My volunteering time at CEFROHT has also introduced me to deeper understanding of Agriculture and how human rights-based approach can be used to enhance the livelihoods of the majority poor. Farming being the backbone of Uganda’s economy, is very key to the achievement of sustainable development goals (SDGs) and to the growth of our society. As stated by Thomas Jefferson who said that, “Agriculture is our wisest pursuit, because it will in the end contribute most to real wealth, good morals, and happiness.”

CEFROHT uses the PANTHER principles (Participation, Accountability, Non-Discrimination, Transparency, Human Dignity, Equity and Rule of law). The principles are the hinges holding the economic and social inclusion work in the organization. I now have a deeper understanding that unequal power relations, and exclusion is denying people realization of adequate living rights and keeps them in poverty.

Volunteering time at CEFROHT is a space for learning team work. I saw myself being involved in all activities in the organization. This gave me opportunities to learn from senior staff members. The staff members work very hard and continues to contribute to the growth of CEFROHT and community at large. This is why they never fail to promote Adequate Living Rights of women children, orphans, Persons living With Disabilities and youths as well as food justice, economic justice and climate justice.

CEFROHT is where I spend my time with other staff members especially from Monday to Friday and sometimes out on the field to carryout activities like training farmers on agroecology as our new project. Moments like this represents the real positive work CEFROHT do day in day out to help vulnerable communities to improve food, economic and climate justice.

Although there were some challenges that I encountered, I was able to cope up with the situation in the hard-to-reach communities that we visited.
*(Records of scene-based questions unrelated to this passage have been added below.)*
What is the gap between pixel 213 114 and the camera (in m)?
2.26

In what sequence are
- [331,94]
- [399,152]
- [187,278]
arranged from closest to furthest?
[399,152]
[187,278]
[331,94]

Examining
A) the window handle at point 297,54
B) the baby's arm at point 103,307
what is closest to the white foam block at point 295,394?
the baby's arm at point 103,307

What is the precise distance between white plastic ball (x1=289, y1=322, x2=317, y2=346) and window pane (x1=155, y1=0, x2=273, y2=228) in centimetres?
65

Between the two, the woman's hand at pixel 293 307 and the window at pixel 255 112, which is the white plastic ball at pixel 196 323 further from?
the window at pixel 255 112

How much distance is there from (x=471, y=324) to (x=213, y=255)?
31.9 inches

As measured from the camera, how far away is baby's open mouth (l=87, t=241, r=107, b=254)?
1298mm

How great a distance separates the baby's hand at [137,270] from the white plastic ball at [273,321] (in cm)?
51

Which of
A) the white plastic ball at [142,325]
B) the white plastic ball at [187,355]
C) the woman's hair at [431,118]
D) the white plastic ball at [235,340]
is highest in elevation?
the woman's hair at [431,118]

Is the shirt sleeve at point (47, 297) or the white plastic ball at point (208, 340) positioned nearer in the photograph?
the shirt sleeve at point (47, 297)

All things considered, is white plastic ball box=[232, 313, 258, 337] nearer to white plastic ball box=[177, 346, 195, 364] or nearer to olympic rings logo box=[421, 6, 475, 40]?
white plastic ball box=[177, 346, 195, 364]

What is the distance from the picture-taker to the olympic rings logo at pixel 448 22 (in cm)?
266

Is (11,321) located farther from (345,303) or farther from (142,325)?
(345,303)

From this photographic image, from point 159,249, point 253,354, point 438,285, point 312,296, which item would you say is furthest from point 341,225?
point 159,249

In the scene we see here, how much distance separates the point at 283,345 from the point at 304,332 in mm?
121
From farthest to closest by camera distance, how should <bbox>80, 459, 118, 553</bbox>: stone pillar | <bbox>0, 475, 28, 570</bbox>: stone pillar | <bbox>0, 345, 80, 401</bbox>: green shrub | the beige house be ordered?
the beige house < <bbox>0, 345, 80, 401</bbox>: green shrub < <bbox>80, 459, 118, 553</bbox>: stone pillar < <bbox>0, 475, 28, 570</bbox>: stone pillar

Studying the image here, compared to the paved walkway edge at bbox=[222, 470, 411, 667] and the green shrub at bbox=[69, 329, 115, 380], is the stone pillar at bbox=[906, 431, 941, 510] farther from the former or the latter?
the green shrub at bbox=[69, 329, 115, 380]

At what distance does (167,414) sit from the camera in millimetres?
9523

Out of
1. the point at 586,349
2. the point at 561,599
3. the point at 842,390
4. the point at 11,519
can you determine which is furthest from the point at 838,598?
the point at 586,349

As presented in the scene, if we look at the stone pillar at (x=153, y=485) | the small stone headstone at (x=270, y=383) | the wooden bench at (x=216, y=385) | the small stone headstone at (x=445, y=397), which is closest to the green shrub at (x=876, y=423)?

I would like to truly thank everyone at CEFROHT for allowing me to be part of this family, all of whom share the same vision of promoting the realization of the right to adequate living for everyone specifically the vulnerable communities.

Paul Chatfield once said, “Agriculture is the noblest of all alchemy; for it turns earth, and even manure, into gold, conferring upon its cultivator the additional reward of health.”

In a nutshell, I will work together with the entire team at CEFROHT to promote social justice in food, agriculture and investment systems through strategic litigation, research, advocacy and community empowerment. And I will forever be indebted.

Social Justice for Adequate Living Rights.